§ **Directions**
1. According to the camel article, which highway passes through Wadi Ara?
2. List every kind of vehicle that the camel article says travels the main road near the Buerat home.
3. From the camel article, return the passage from "So, what’s with" up to and including "truly to taste.".

§ **Document section**

Ali with a camel 

Text & Photo by Lydia Aisenberg  

Sixty two year old Ali Buerat sits in the shade of his veranda, half a dozen of his twenty-something (he gives up on the exact figure after deep thought and active finger counting)  grandchildren playing around his feet. 

On the table is a traditional style copper coffee pot of local 'stand-a-teaspoon-up-in' strong brew and a plastic bottle of cold fizzy lemonade.  Alongside Ali, his jovial wife directs older grandchildren to tend to a smaller sibling who has banged her head on the stone steps leading to the second floor of the building.

Coupled with the laughing, crying and general blurb of chit-chat between grandchildren and a visiting relative from the village of Kfar Kara a few kilometers away, sheep bleat, chickens squawk, and now and then camels tethered in a field on the other side of his spacious home throw in their deep grunts of ‘don’t forget the Dromedaries’. 

The one-hump camel grunts somewhat clash when a loudspeaker kicks into action and the local muezzin calls out for the faithful to come to pray in the small yellow-domed village mosque just meters away. 

Throw in scores of cars, heavy duty trucks, buses and roaring motor bikes travelling the main road fifty paces away and you have the daily cacophony of the Buerat family.  However, on the shady veranda the sound of the traffic seems muffled except for the frequently passing patience-lacking horn blowers among the drivers.

Had I been sitting in the southern part of Israel where the majority of Israel’s Bedouin tribes live, many of the sounds – especially the camels and sheep – would be as natural as the scorching sun and parched desert surroundings. But in central Israel, more specifically in Wadi Ara, with the busy Route 65 highway passing through a narrow pass between the Amir mountain range and Menashe Hills, the sight of tethered camels grazing at the roadside is a rare sight and more than enough to make this writer do a double take; and that was before spotting a battered piece of cardboard tied to a pole at the side of the road proclaiming that there was camel milk for sale.

To turn off the main road and make the short descent to the valley basin where the camels idle away, is not for the fainthearted, and after taking one look at the height of the animal and the smallness of the udder, milking one is also not for the fainthearted.  The animals not only grunt but also hiss and have a kick any professional footballer can only dream about. 

So, what’s with camels in Wadi Ara, Ali?

“Well, it all started with a horse,” explains Ali as he pours a glass of cold camel milk for yours truly to taste.

“My grandchildren love animals,” he says with a broad smile as a chorus of bleating, squawking and camel grunts sweeps over the veranda.

Records from a dataset

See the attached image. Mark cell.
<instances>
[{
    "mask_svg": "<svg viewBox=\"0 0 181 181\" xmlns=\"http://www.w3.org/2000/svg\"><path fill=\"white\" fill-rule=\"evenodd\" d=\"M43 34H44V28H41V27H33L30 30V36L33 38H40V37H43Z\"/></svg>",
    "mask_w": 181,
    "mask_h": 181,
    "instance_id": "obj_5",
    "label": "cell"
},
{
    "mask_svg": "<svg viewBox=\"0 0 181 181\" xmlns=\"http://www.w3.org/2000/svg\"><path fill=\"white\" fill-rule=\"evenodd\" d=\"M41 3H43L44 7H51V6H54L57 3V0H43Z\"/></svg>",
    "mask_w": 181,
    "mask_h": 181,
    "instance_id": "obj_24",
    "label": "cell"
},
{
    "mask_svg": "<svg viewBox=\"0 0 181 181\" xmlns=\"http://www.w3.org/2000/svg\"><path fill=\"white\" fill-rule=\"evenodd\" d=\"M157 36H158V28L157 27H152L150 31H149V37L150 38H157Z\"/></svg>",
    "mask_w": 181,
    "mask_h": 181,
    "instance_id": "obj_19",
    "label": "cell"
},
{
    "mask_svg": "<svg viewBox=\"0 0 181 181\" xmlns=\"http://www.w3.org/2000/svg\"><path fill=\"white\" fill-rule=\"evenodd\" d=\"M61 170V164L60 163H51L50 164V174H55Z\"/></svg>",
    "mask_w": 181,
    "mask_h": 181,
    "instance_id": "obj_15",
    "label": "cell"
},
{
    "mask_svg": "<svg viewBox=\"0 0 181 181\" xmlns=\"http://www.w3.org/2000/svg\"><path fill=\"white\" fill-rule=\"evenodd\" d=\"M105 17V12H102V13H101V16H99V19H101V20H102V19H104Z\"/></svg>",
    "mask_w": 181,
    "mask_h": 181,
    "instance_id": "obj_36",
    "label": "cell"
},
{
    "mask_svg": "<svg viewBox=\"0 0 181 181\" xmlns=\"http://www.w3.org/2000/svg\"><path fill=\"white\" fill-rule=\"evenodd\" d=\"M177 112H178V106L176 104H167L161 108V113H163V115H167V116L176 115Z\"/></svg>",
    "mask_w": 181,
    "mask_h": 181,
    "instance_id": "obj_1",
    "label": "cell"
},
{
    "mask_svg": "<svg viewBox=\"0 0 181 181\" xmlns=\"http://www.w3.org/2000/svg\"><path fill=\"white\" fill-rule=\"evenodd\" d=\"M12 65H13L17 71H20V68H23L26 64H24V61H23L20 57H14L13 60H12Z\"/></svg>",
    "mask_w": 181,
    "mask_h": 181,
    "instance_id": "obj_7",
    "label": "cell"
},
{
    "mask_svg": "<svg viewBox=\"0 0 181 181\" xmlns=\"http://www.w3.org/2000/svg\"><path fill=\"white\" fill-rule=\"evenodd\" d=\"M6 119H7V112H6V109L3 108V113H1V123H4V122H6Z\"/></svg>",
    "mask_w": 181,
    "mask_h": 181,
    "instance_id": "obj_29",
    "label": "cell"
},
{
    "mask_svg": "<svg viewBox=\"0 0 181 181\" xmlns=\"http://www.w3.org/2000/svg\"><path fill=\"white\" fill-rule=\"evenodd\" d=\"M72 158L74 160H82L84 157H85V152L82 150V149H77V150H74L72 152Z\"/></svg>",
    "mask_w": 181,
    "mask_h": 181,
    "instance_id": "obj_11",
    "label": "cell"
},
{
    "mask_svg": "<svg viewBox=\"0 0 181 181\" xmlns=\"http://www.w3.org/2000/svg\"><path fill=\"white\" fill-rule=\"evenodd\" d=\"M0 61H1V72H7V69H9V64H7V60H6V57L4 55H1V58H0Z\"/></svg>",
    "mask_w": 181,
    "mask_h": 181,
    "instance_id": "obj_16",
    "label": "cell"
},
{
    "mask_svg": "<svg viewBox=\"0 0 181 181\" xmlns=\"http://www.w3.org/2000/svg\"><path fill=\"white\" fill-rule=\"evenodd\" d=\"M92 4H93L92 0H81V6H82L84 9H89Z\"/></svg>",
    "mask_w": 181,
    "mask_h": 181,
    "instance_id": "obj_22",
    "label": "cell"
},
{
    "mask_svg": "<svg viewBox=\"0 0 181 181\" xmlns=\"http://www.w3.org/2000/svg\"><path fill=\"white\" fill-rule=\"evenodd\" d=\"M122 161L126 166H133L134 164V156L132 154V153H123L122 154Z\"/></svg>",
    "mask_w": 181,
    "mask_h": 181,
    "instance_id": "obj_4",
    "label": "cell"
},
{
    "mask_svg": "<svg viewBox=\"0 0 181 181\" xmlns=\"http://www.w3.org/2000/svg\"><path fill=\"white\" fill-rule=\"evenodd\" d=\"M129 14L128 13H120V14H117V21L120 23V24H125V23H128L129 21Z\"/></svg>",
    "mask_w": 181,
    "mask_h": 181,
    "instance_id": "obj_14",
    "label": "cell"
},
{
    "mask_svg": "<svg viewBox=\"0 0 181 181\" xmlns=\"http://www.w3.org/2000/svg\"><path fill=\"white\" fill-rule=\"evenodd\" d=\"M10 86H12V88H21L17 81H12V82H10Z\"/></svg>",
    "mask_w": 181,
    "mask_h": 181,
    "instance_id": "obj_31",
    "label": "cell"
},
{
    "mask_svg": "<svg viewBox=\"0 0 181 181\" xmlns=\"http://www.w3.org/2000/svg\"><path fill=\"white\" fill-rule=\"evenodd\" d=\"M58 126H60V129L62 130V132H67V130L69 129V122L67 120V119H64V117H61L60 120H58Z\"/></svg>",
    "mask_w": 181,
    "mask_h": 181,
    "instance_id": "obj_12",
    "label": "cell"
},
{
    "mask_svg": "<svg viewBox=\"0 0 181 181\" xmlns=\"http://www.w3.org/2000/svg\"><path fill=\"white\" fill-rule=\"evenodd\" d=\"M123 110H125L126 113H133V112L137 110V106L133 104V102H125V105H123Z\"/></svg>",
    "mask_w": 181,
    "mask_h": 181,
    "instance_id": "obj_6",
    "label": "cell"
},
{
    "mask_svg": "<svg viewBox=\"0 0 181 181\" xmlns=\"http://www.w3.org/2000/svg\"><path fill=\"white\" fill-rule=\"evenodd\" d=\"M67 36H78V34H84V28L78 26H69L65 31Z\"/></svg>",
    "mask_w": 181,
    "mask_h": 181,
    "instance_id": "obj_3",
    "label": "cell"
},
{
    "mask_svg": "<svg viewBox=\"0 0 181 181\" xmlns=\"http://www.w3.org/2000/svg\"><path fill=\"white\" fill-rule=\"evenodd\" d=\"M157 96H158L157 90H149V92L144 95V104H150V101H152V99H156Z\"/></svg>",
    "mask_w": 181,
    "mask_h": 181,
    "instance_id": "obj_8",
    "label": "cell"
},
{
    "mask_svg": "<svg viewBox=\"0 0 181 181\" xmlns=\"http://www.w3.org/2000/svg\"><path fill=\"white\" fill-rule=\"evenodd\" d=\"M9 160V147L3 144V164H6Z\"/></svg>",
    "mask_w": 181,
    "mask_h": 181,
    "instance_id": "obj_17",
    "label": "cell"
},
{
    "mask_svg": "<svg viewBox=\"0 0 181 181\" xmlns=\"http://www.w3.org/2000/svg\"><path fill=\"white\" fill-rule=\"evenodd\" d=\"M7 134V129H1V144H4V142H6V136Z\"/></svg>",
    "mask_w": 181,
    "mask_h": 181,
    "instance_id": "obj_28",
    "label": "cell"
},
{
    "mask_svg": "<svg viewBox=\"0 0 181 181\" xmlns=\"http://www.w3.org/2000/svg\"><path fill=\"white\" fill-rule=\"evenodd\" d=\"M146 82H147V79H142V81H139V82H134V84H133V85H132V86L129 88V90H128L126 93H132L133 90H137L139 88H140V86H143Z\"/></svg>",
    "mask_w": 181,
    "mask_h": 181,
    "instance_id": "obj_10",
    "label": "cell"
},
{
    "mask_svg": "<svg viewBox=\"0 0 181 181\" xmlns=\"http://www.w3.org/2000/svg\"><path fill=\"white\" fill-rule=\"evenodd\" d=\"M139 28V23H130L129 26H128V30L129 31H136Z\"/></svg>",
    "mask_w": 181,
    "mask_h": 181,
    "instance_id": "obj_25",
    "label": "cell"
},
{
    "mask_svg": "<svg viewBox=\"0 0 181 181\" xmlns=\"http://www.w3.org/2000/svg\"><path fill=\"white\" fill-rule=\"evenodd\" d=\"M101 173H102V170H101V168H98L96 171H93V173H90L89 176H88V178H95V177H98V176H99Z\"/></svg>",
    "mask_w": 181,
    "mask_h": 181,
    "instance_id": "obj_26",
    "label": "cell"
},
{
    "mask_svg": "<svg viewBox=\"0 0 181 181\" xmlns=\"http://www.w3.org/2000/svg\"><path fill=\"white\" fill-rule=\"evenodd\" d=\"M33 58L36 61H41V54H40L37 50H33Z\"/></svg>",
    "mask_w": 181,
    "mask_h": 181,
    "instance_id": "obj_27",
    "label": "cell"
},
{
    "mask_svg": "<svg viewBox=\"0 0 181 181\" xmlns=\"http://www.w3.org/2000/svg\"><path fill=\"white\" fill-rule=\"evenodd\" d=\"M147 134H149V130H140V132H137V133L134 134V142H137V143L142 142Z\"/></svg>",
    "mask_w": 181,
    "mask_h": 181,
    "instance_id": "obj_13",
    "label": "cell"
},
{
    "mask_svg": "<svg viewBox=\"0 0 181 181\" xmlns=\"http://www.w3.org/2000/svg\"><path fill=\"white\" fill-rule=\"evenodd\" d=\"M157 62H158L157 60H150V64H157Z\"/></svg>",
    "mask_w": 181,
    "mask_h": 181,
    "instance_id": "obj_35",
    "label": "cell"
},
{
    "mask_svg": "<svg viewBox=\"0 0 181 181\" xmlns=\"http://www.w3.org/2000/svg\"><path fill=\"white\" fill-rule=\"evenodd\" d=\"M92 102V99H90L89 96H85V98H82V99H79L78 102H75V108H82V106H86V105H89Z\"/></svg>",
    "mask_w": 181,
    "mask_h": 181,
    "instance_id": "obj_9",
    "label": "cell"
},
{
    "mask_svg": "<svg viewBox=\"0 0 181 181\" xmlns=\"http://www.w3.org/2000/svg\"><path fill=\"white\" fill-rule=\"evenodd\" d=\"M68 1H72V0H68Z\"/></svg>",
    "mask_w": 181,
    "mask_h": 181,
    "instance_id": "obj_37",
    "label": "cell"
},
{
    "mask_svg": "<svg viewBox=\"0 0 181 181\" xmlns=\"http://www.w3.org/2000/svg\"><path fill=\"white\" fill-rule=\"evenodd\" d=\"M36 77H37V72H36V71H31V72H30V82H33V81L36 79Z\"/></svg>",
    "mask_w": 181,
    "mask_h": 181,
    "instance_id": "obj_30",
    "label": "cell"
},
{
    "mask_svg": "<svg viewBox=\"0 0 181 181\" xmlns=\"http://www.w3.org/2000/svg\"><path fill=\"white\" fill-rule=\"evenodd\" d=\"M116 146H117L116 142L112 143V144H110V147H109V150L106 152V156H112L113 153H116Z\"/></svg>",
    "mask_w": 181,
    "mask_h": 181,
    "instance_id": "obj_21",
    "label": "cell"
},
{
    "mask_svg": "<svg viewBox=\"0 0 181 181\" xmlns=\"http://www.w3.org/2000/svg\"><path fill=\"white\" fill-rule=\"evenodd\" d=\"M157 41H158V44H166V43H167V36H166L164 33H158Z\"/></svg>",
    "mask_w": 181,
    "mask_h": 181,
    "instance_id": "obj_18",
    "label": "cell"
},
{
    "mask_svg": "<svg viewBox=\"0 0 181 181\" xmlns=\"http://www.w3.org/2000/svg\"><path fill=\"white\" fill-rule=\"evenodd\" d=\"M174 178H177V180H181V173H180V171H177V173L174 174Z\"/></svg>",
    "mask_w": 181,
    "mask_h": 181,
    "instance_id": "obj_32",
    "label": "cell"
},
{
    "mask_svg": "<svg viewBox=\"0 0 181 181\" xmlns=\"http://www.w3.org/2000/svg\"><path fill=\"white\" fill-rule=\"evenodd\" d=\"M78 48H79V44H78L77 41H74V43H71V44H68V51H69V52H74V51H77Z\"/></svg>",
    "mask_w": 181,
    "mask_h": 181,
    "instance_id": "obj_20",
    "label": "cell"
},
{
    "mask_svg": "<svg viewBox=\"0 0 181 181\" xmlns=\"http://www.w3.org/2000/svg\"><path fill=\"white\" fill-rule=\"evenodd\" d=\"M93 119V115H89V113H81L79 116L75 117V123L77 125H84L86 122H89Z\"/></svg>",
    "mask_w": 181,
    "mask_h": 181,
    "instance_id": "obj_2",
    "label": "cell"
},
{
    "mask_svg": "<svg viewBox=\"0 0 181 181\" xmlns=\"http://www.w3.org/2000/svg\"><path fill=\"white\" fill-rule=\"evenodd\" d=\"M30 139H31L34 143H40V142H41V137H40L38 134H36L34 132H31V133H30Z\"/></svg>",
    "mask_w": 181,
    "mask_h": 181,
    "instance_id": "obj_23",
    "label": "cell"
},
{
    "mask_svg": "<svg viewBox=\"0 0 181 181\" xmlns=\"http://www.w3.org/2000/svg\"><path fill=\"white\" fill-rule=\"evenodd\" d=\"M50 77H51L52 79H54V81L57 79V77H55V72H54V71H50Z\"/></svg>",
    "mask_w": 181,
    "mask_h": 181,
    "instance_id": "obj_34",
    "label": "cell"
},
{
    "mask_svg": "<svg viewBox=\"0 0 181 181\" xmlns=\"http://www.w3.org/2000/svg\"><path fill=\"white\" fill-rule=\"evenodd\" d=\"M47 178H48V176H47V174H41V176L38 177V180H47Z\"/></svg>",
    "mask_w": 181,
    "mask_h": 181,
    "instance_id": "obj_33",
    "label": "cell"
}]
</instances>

§ **The answers**
1. Route 65

2. cars, heavy duty trucks, buses, motor bikes

3.
So, what’s with camels in Wadi Ara, Ali?

“Well, it all started with a horse,” explains Ali as he pours a glass of cold camel milk for yours truly to taste.